Dataset Metadata

tatm uses metadata files on disk to determine how to load and process data. The metadata file is a JSON file or YAML file that contains information about the dataset, such as the location of the data files, the format of the data, and any other relevant information. These will typically need to be created by administrators or data curators to enable a dataset for use with the library and allow for users to easily load and process diverse data with a unified API.

Metadata Fields

The metadata file contains the following fields:

name: The name of the dataset. This field is not currently used by the library, but it can be used to provide a human-readable name for the dataset.
dataset_path: The path to the raw data files for the dataset. Passed to the datasets library to load the data.
description: A description of the dataset.
date_downloaded: The date the dataset was downloaded.
download_source: The source from which the dataset was downloaded.
data_content: The type of data in the dataset. This field is used to determine how to process the data. Currently only text data is supported.
content_field: The field that contains the primary data in the dataset. This field is used to determine how to process the data. Assumes that the raw data is stored in a dictionary-like object.
corpuses: A list of corpus names.
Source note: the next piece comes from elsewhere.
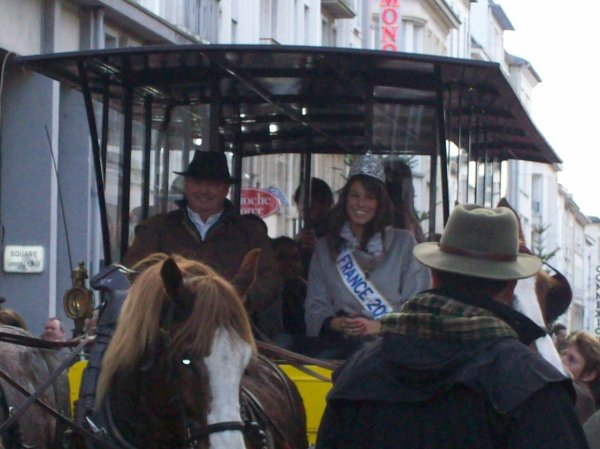 BREST SAMEDI 18/12 : MISS FRANCE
This field is used to group the data into different corpora. This field is for documentation purposes only and no validation is done at run time when loading the data.
corpus_separation_strategy: How the data is separated into corpora. Currently supports data_dirs and configs. data_dirs leads to tatm using the data_dir field in datasets.load_dataset to load the data. configs leads to tatm using the config_name field in datasets.load_dataset to load the data. Defaults to configs when not set.
corpus_data_dir_parent: The parent directory of the data directories for each corpus. This field is used when the corpus_separation_strategy is set to data_dirs. This field is prepended to the corpus name to create the full path to the subdirectory for the corpus. Defaults to None (aka the top level of the dataset directory) when not set.
tokenized_info: A sub object defining metadata about tokenized data. This field is used to indicate that a dataset is pretokenized and to provide information about the tokenizer used to tokenize the data. This field is used to determine how to load the data and what tokenizer to use when loading the data. This field is optional and only used when the data is tokenized.
- tokenizer: The name of the tokenizer used to tokenize the data. This field is used to determine which tokenizer to use when loading the data. This field is required when the tokenized_info field is present. Maps typically to a huggingface tokenizer name.
- file_prefix: The prefix of the tokenized data files. This field is used to determine the file names of the tokenized data files. This field is required when the tokenized_info field is present.
- dtype: The data type of the tokenized data. This field is used to determine the data type of the tokenized data when loading the data. This field is optional and defaults to np.uint16.
- vocab_size: The size of the vocabulary used by the tokenizer. This field is used to determine the size of the vocabulary when loading the data. This field is optional and defaults to None.
- tatm_version: The version of the tatm library used to tokenize the data. Provided for reproducibility purposes. This field is optional and defaults to None.
- tokenizers_version: The version of the tokenizers library used to tokenize the data. Provided for reproducibility purposes. This field is optional and defaults to None.

Creating a Metadata File

Using the CLI

The tatm library provides an interactive CLI tool that can help you create a metadata file. To use this tool, run the following command from the directory where your data is stored:

tatm data create-metadata

The CLI tool will prompt you for information about your data, such as the name of the dataset, the path to the raw data files, and the format of the data. The tool will then create a metadata file that describes the data and how it is stored on disk. The tatm library uses this metadata file to load and process the data.

Using the Python API

The tatm library also provides a Python API for creating metadata files. You can use the tatm.data.TatmDataMetadata class to create a metadata file programmatically. Here is an example of how to create a metadata file for a text dataset using the Python API:

from tatm.data import TatmDataMetadata

metadata = TatmDataMetadata(
        name="Example Dataset", # Name of the dataset, not currently used by the library
        dataset_path="<ABSOLUTE PATH TO DATA>",
        description="An example text dataset",
        date_downloaded="2021-01-01",
        download_source="http://example.com",
        data_content="text", # Type of data in the dataset
        content_field="text", # Assuming that the data presents dictionary-like objects, the field that contains the primary data
        corpuses=["example_corpus", "example_corpus_2"], # List of corpus names. Sub corpora within the dataset, list here is for documentation purposes
        corpus_separation_strategy="data_dirs", # How the data is separated into corpora, currently supports "data_dirs" and "configs"
        corpus_data_dir_parent="data", # Parent directory of the data directories for each corpus. In this example the 
                                       # "example_corpus" data is stored in "data/example_corpus" within the dataset directory
    )
metadata.to_yaml("metadata.yaml")